__Directions for this task__. Please return all of the records that follow, exactly as written.

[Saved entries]
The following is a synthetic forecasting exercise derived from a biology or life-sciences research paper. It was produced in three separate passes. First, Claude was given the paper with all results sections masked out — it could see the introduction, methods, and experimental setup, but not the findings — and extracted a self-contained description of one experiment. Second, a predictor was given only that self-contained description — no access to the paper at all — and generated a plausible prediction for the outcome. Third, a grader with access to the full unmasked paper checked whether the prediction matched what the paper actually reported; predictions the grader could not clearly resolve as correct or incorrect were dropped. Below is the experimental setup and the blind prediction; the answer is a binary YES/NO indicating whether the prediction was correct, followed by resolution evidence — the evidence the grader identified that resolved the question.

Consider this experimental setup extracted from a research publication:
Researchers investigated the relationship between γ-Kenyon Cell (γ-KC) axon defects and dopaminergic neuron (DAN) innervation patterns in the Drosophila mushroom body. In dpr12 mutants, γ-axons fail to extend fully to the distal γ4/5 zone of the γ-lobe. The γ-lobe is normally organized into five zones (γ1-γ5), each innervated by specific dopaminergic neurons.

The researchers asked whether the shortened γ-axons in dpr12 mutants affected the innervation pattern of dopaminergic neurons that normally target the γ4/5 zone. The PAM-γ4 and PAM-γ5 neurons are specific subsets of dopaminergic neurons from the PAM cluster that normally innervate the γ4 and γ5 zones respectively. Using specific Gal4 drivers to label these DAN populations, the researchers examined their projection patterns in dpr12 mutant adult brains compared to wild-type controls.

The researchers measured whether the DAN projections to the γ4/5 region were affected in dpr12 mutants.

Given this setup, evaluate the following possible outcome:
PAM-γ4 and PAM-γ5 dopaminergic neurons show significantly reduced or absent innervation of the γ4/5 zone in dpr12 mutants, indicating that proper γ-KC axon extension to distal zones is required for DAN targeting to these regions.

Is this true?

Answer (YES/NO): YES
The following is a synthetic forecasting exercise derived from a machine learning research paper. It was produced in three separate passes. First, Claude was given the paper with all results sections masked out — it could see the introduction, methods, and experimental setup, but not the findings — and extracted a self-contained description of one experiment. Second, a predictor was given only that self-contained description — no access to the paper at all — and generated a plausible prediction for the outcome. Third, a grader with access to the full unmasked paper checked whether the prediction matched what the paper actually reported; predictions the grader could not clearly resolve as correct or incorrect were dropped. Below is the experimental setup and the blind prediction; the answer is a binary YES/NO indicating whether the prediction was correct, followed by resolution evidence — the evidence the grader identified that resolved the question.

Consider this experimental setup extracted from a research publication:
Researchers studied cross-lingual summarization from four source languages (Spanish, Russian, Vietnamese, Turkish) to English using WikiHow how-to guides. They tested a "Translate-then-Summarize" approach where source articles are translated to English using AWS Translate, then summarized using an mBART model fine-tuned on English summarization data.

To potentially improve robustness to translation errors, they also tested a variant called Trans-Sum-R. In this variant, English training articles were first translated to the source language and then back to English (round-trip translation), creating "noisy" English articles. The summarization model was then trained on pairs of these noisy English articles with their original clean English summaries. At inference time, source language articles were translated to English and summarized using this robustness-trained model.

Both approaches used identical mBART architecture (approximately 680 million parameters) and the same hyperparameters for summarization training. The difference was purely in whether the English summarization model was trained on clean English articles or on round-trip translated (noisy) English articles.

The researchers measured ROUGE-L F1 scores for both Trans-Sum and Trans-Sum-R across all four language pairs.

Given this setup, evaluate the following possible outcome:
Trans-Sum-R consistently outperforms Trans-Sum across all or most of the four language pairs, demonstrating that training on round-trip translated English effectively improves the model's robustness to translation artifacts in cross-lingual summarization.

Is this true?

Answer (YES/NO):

__Solution below__.
The following is a synthetic forecasting exercise derived from a biology or life-sciences research paper. It was produced in three separate passes. First, Claude was given the paper with all results sections masked out — it could see the introduction, methods, and experimental setup, but not the findings — and extracted a self-contained description of one experiment. Second, a predictor was given only that self-contained description — no access to the paper at all — and generated a plausible prediction for the outcome. Third, a grader with access to the full unmasked paper checked whether the prediction matched what the paper actually reported; predictions the grader could not clearly resolve as correct or incorrect were dropped. Below is the experimental setup and the blind prediction; the answer is a binary YES/NO indicating whether the prediction was correct, followed by resolution evidence — the evidence the grader identified that resolved the question.

Consider this experimental setup extracted from a research publication:
Researchers investigated the relationship between γ-Kenyon Cell (γ-KC) axon defects and dopaminergic neuron (DAN) innervation patterns in the Drosophila mushroom body. In dpr12 mutants, γ-axons fail to extend fully to the distal γ4/5 zone of the γ-lobe. The γ-lobe is normally organized into five zones (γ1-γ5), each innervated by specific dopaminergic neurons.

The researchers asked whether the shortened γ-axons in dpr12 mutants affected the innervation pattern of dopaminergic neurons that normally target the γ4/5 zone. The PAM-γ4 and PAM-γ5 neurons are specific subsets of dopaminergic neurons from the PAM cluster that normally innervate the γ4 and γ5 zones respectively. Using specific Gal4 drivers to label these DAN populations, the researchers examined their projection patterns in dpr12 mutant adult brains compared to wild-type controls.

The researchers measured whether the DAN projections to the γ4/5 region were affected in dpr12 mutants.

Given this setup, evaluate the following possible outcome:
PAM-γ4 and PAM-γ5 dopaminergic neurons show significantly reduced or absent innervation of the γ4/5 zone in dpr12 mutants, indicating that proper γ-KC axon extension to distal zones is required for DAN targeting to these regions.

Is this true?

Answer (YES/NO): YES
The following is a synthetic forecasting exercise derived from a machine learning research paper. It was produced in three separate passes. First, Claude was given the paper with all results sections masked out — it could see the introduction, methods, and experimental setup, but not the findings — and extracted a self-contained description of one experiment. Second, a predictor was given only that self-contained description — no access to the paper at all — and generated a plausible prediction for the outcome. Third, a grader with access to the full unmasked paper checked whether the prediction matched what the paper actually reported; predictions the grader could not clearly resolve as correct or incorrect were dropped. Below is the experimental setup and the blind prediction; the answer is a binary YES/NO indicating whether the prediction was correct, followed by resolution evidence — the evidence the grader identified that resolved the question.

Consider this experimental setup extracted from a research publication:
Researchers studied cross-lingual summarization from four source languages (Spanish, Russian, Vietnamese, Turkish) to English using WikiHow how-to guides. They tested a "Translate-then-Summarize" approach where source articles are translated to English using AWS Translate, then summarized using an mBART model fine-tuned on English summarization data.

To potentially improve robustness to translation errors, they also tested a variant called Trans-Sum-R. In this variant, English training articles were first translated to the source language and then back to English (round-trip translation), creating "noisy" English articles. The summarization model was then trained on pairs of these noisy English articles with their original clean English summaries. At inference time, source language articles were translated to English and summarized using this robustness-trained model.

Both approaches used identical mBART architecture (approximately 680 million parameters) and the same hyperparameters for summarization training. The difference was purely in whether the English summarization model was trained on clean English articles or on round-trip translated (noisy) English articles.

The researchers measured ROUGE-L F1 scores for both Trans-Sum and Trans-Sum-R across all four language pairs.

Given this setup, evaluate the following possible outcome:
Trans-Sum-R consistently outperforms Trans-Sum across all or most of the four language pairs, demonstrating that training on round-trip translated English effectively improves the model's robustness to translation artifacts in cross-lingual summarization.

Is this true?

Answer (YES/NO):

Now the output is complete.